**Data in this exercise**:
◇ ◇ ◇

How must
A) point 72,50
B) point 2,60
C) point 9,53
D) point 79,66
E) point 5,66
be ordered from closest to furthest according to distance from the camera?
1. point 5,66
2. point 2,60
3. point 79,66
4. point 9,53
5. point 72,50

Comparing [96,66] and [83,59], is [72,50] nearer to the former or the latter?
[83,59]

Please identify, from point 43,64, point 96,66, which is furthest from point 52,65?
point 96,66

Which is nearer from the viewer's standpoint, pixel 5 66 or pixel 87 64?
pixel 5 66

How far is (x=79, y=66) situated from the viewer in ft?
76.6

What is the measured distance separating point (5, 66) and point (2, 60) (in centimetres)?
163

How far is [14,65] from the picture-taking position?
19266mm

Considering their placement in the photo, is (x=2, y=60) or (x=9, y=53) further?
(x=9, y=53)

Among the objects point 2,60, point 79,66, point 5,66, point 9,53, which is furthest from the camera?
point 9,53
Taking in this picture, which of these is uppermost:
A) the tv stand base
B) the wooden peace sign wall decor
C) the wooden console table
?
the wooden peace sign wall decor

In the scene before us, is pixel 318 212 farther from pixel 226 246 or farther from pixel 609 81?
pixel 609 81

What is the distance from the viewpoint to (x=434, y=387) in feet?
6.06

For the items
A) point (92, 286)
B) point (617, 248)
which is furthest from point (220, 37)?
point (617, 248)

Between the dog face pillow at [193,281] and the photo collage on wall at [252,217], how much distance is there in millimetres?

◇ ◇ ◇

**Given task**: Reproduce only the lines of the listing from the line with "Considering their placement" through the end of the listing, swapping "furthest" for "farthest" and keeping everything else the same.

**Solution**:
Considering their placement in the photo, is (x=2, y=60) or (x=9, y=53) further?
(x=9, y=53)

Among the objects point 2,60, point 79,66, point 5,66, point 9,53, which is farthest from the camera?
point 9,53
Taking in this picture, which of these is uppermost:
A) the tv stand base
B) the wooden peace sign wall decor
C) the wooden console table
?
the wooden peace sign wall decor

In the scene before us, is pixel 318 212 farther from pixel 226 246 or farther from pixel 609 81?
pixel 609 81

What is the distance from the viewpoint to (x=434, y=387) in feet?
6.06

For the items
A) point (92, 286)
B) point (617, 248)
which is farthest from point (220, 37)?
point (617, 248)

Between the dog face pillow at [193,281] and the photo collage on wall at [252,217], how much distance is there in millimetres?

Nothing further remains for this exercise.